The internal audit function undertakes independent assessments of risk and the adequacy of related controls in the Society and its operational subsidiaries. Findings and recommendations for strengthening the control framework are agreed with management and the implementation of agreed changes is monitored by Internal Audit. The Audit and Risk Committee reviews internal audit coverage and performance, considers significant findings and recommendations and monitors the progress achieved by management in relation to implementing audit recommendations. Internal Audit has unrestricted access to all records, personnel and property of the Society and is entitled to receive such information as is necessary for the performance of its work.

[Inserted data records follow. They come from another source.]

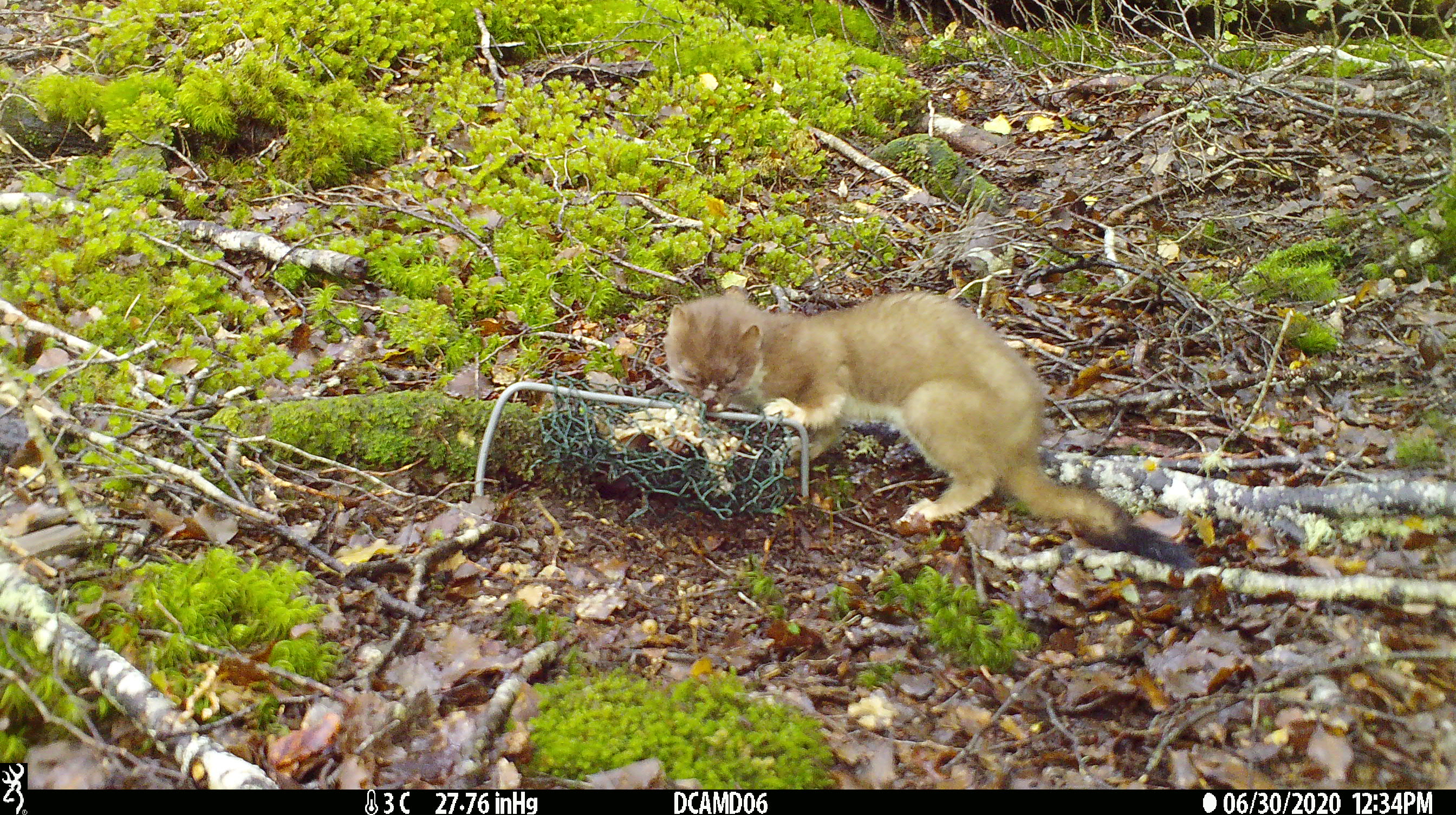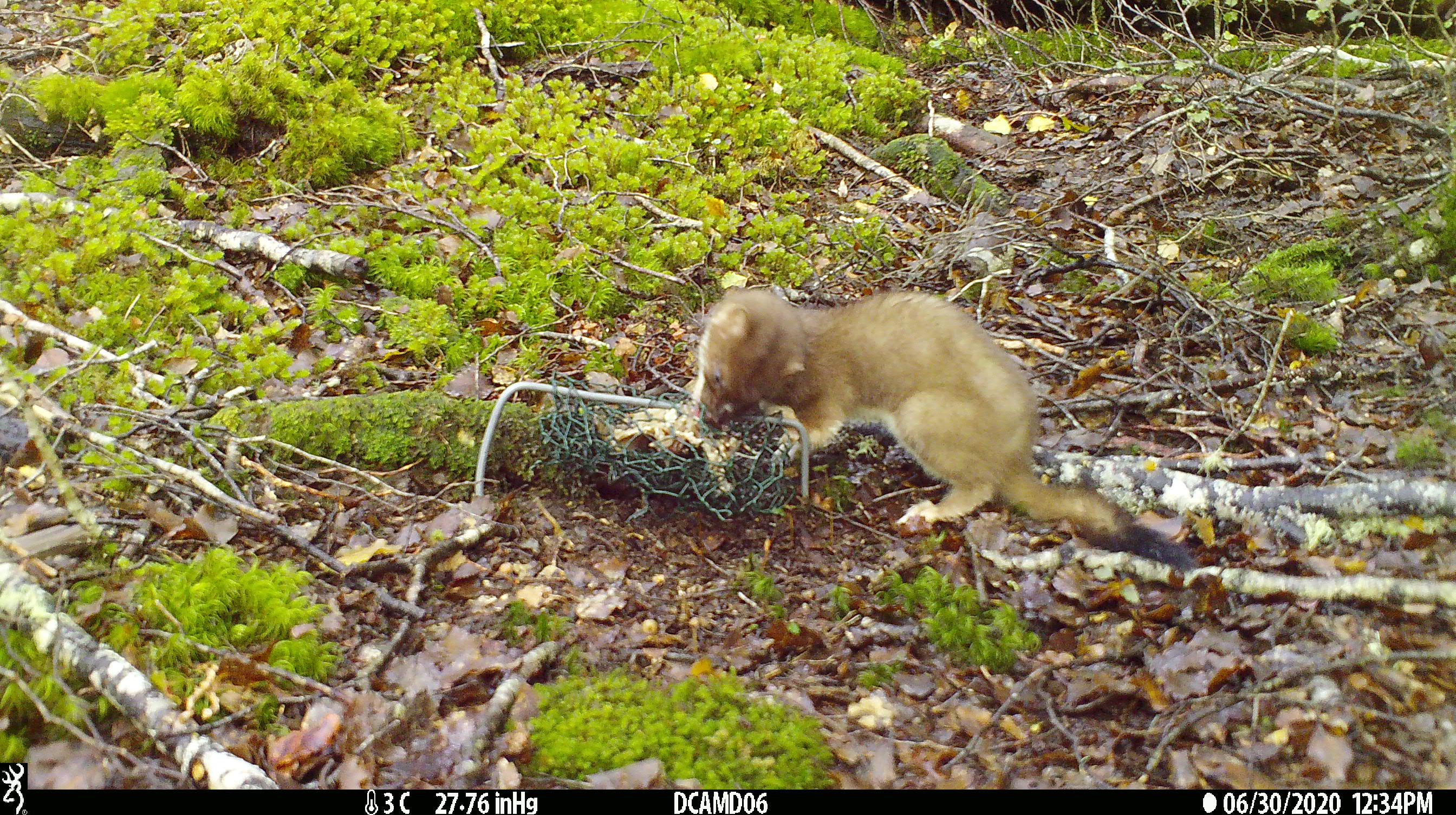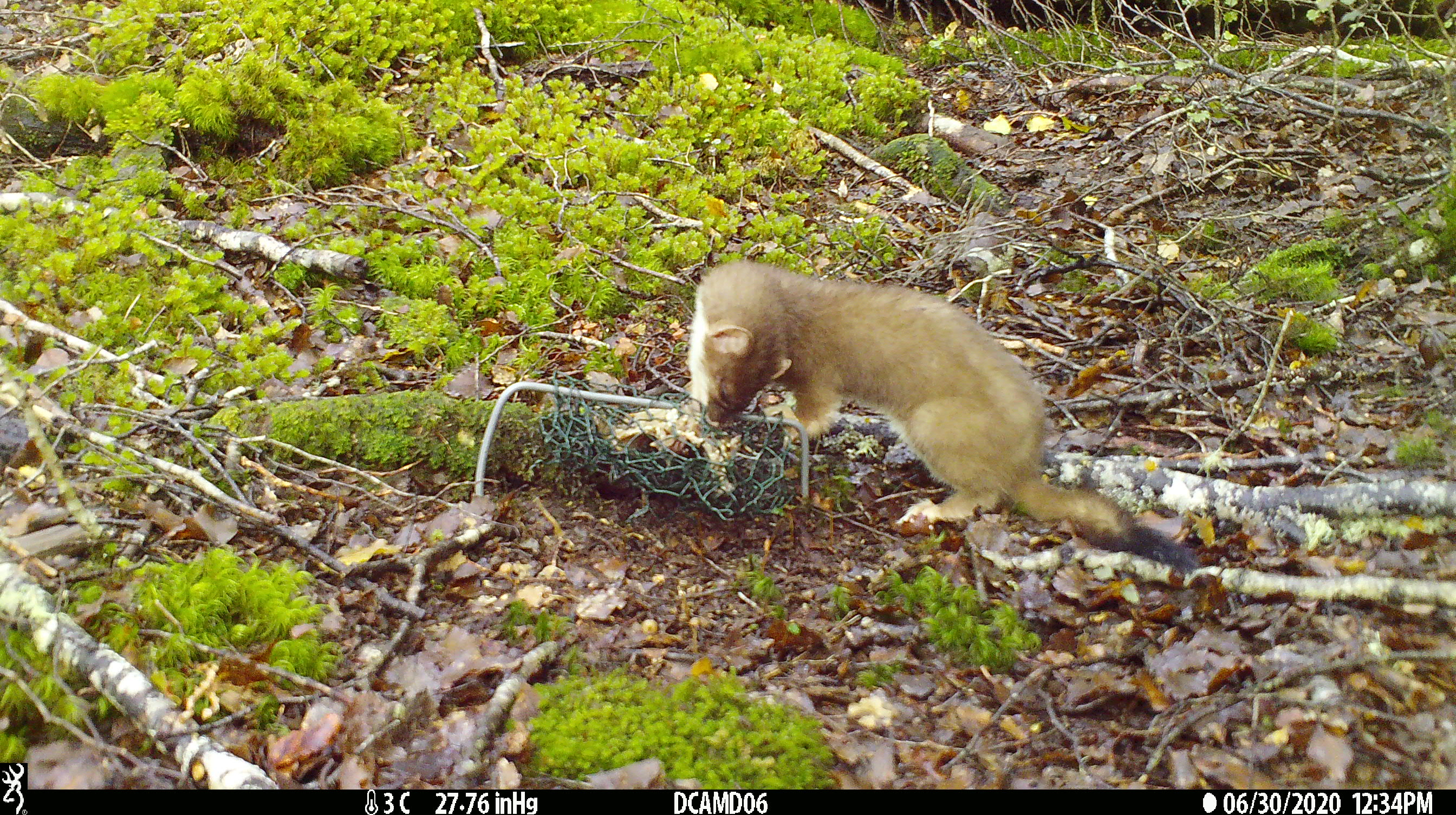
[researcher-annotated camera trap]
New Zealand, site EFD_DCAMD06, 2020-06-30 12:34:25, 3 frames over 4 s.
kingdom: Animalia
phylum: Chordata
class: Mammalia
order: Carnivora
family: Mustelidae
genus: Mustela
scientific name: Mustela erminea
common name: stoat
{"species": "stoat (Mustela erminea)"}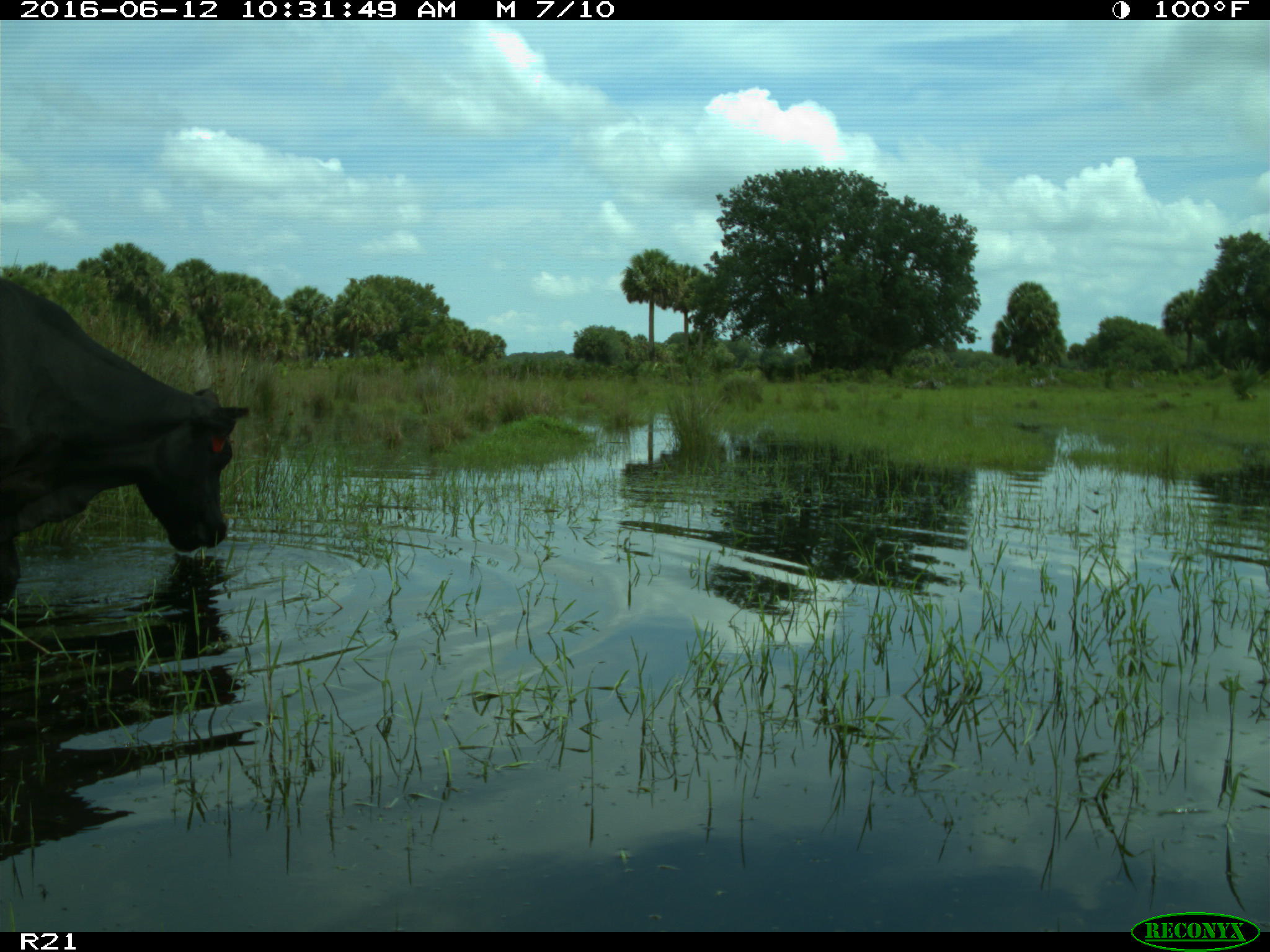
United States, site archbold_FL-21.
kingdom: Animalia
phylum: Chordata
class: Mammalia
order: Artiodactyla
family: Bovidae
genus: Bos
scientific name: Bos taurus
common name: domestic cow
Bos taurus (domestic cow).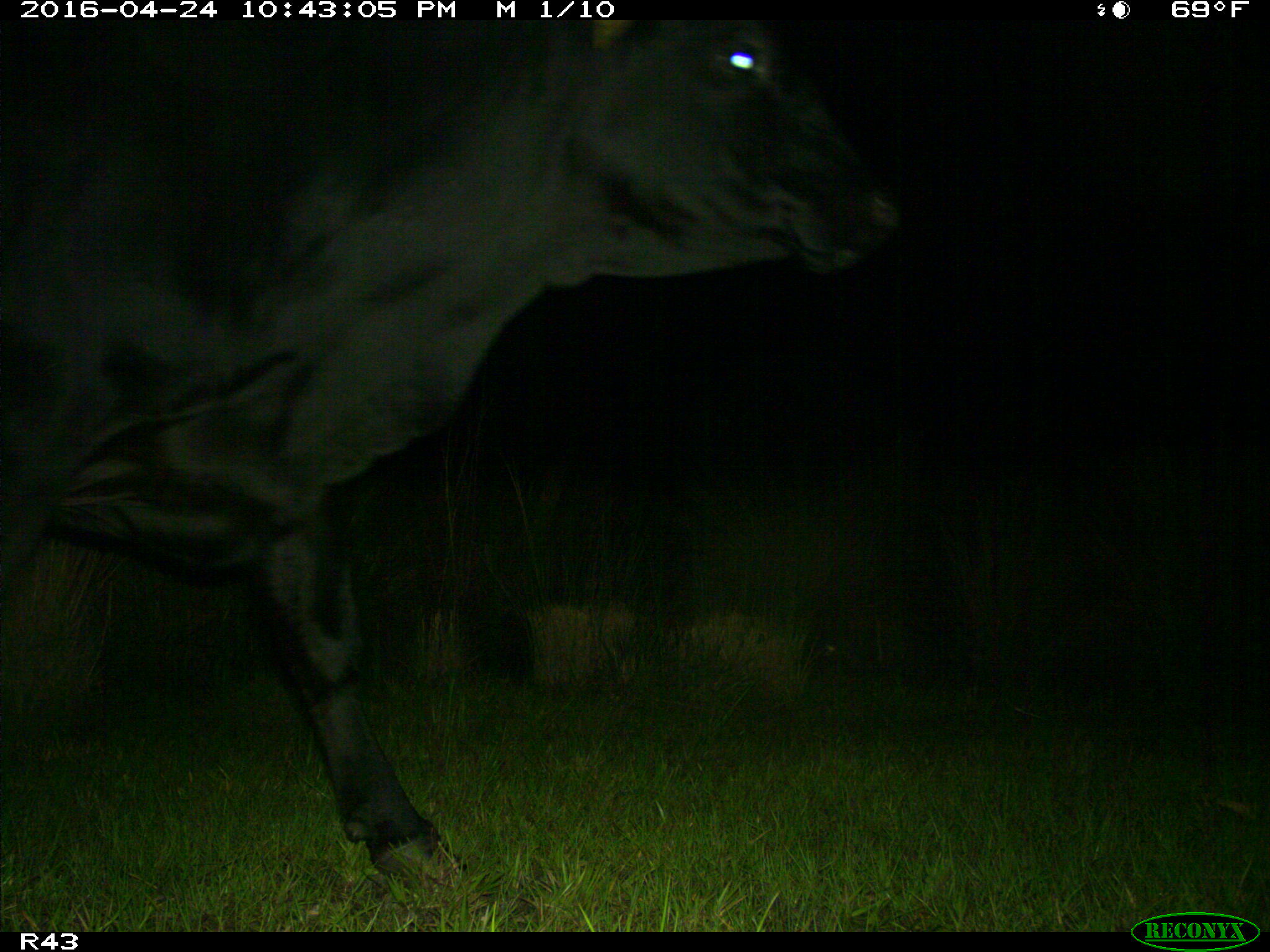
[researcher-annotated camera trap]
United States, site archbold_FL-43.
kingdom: Animalia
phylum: Chordata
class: Mammalia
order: Artiodactyla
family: Bovidae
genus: Bos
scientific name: Bos taurus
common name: domestic cow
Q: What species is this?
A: Bos taurus (domestic cow).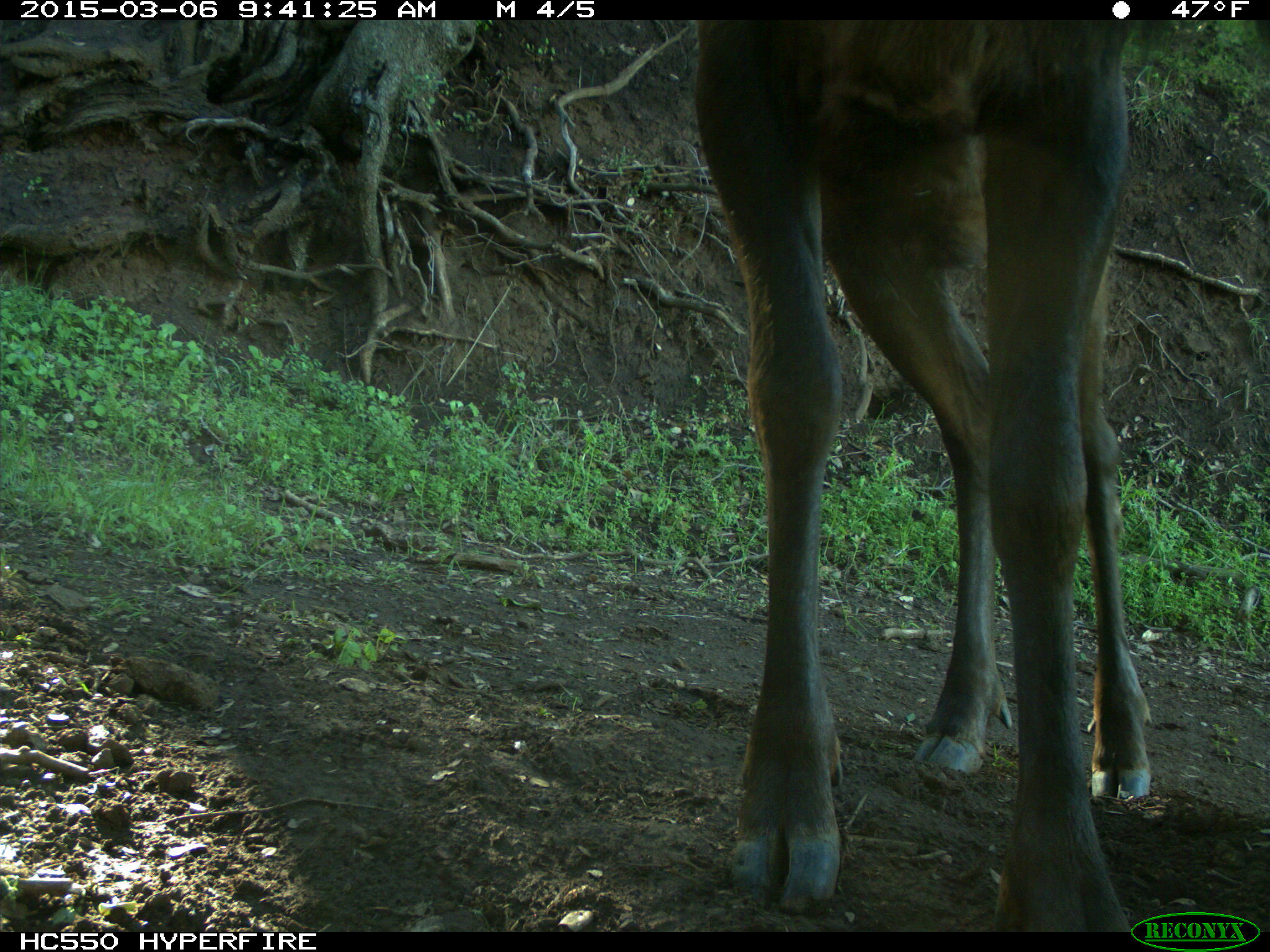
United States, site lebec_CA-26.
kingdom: Animalia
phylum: Chordata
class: Mammalia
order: Artiodactyla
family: Cervidae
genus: Cervus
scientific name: Cervus canadensis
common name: elk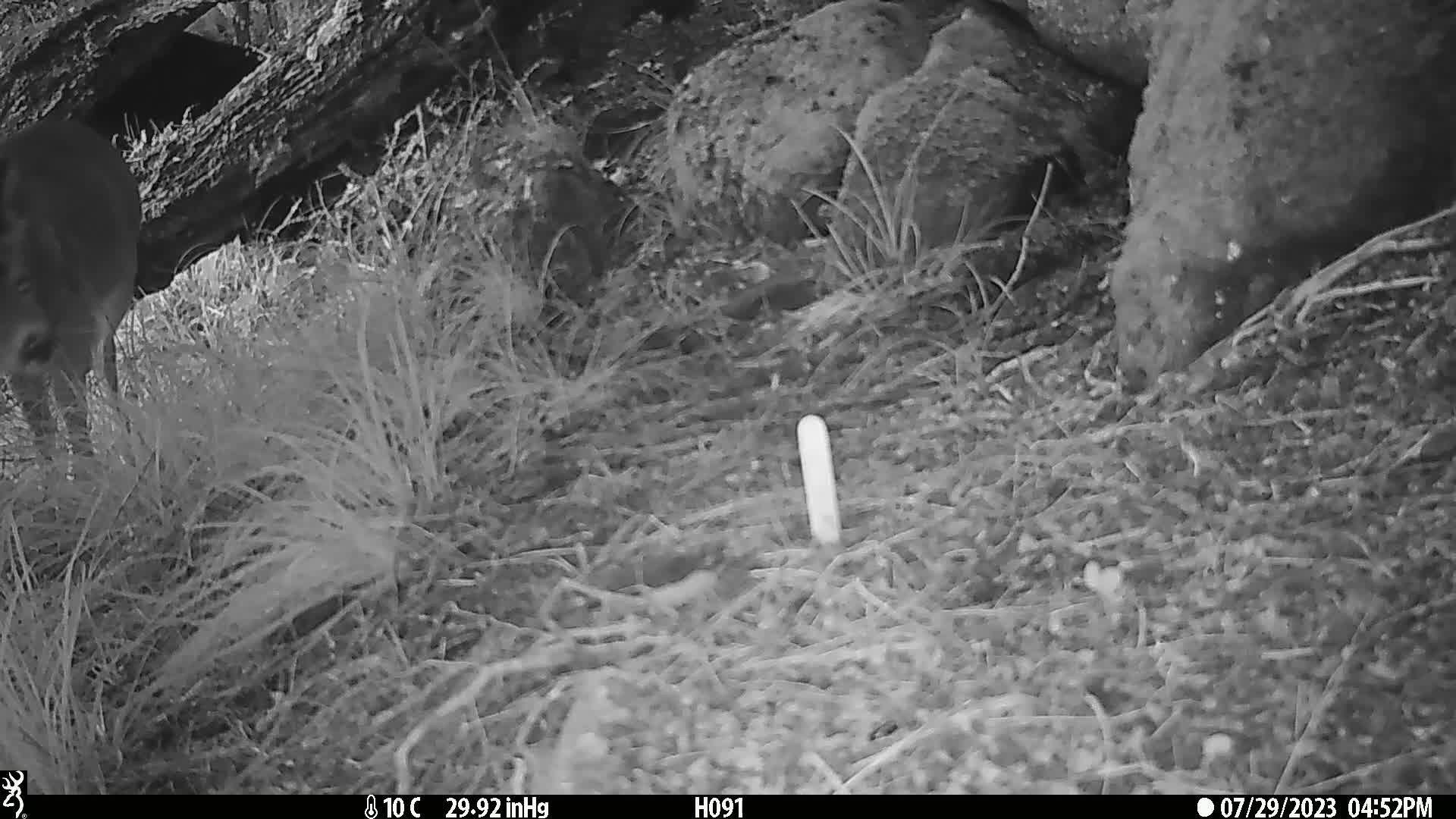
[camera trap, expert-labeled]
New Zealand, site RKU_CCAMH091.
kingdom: Animalia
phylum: Chordata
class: Mammalia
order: Artiodactyla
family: Cervidae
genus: Odocoileus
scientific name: Odocoileus virginianus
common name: white-tailed deer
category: white tailed deer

The Society's compliance function monitors and enforces compliance mainly in relation to conduct of business regulation by the FSA, the Data Protection Act, the General Insurance Standards Council and the Mortgage Code issued by the Council of Mortgage Lenders. The Regulatory Compliance Committee, which reported quarterly to the Board, reviews the Society's compliance strategy and annual compliance programme and monitors performance against the programme.
The internal audit function reports to the Audit and Risk Committee and along with external auditors provides additional advice and information to the Committee.
During the year, regular assessments of the Society's significant risks and related controls have been reported to the Executive Committee.
During the year the Society was subject to a risk assessment by the FSA, commonly referred to as an Arrow risk assessment. The Board has confirmed to the FSA that all issues identified during the assessment are being addressed in accordance with the agreed timetable.
The Audit and Risk Committee, on behalf of the Board, has reviewed the effectiveness of the Society's systems of internal control for the year and up to the date of approval of the annual report and accounts. As might be expected in a group of this size and complexity, a small number of internal control irregularities occurred during the period under review. These were identified on a timely basis and appropriate actions taken. None of these irregularities in internal control resulted in any material losses which require disclosure.